*Raw data*
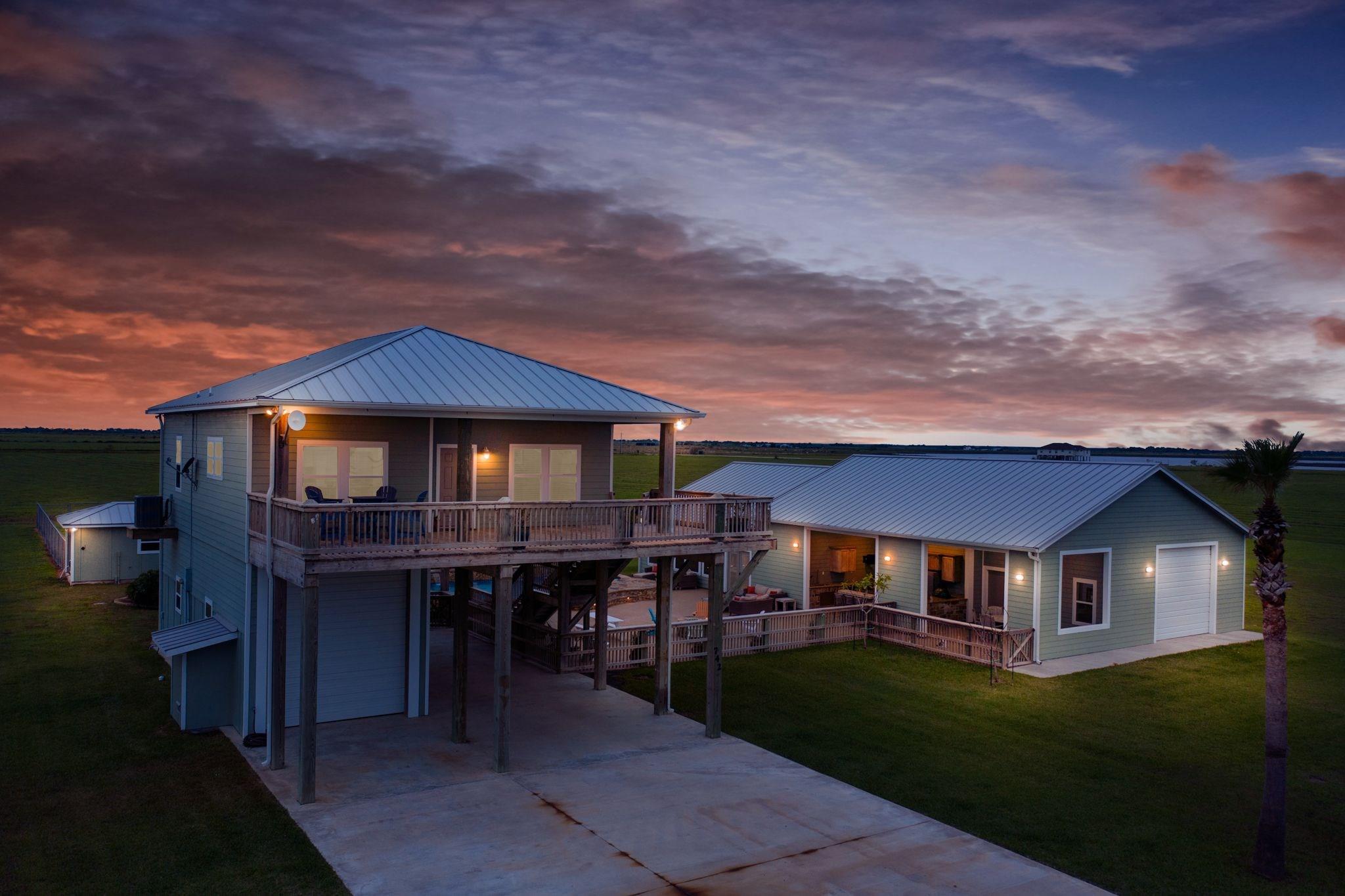 742 Bay Drive Property Photo - Palacios, TX real estate listing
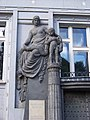 Slovinská 1, galerie Deset, socha.jpg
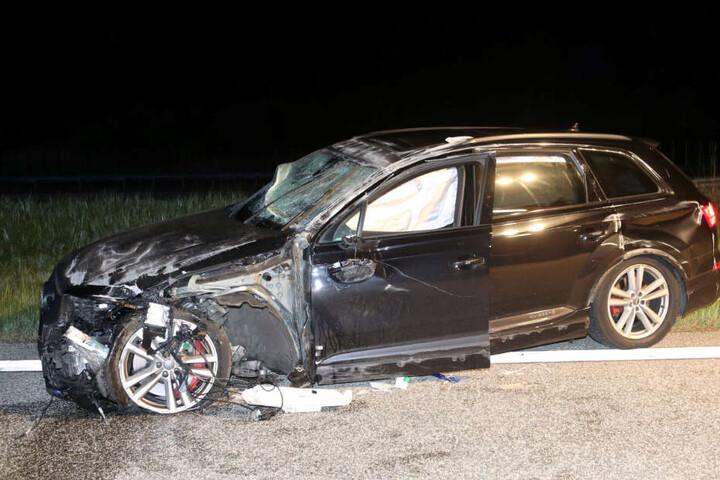 Die Spuren des Unfalls sind auch am Audi deutlich zu sehen.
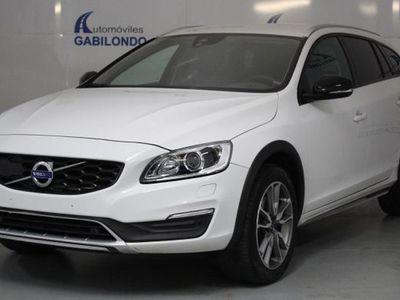 usado Volvo V60 CC D4 Pro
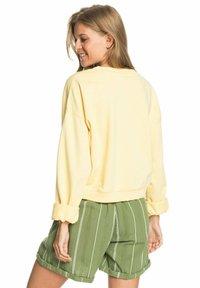 Roxy - BREAK AWAY CREW - Sweatshirt - pale banana - 2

*What you are asked to do*
Print the listing verbatim; no pictures.

*Final answer*
 742 Bay Drive Property Photo - Palacios, TX real estate listing
 Slovinská 1, galerie Deset, socha.jpg
 Die Spuren des Unfalls sind auch am Audi deutlich zu sehen.
 usado Volvo V60 CC D4 Pro
 Roxy - BREAK AWAY CREW - Sweatshirt - pale banana - 2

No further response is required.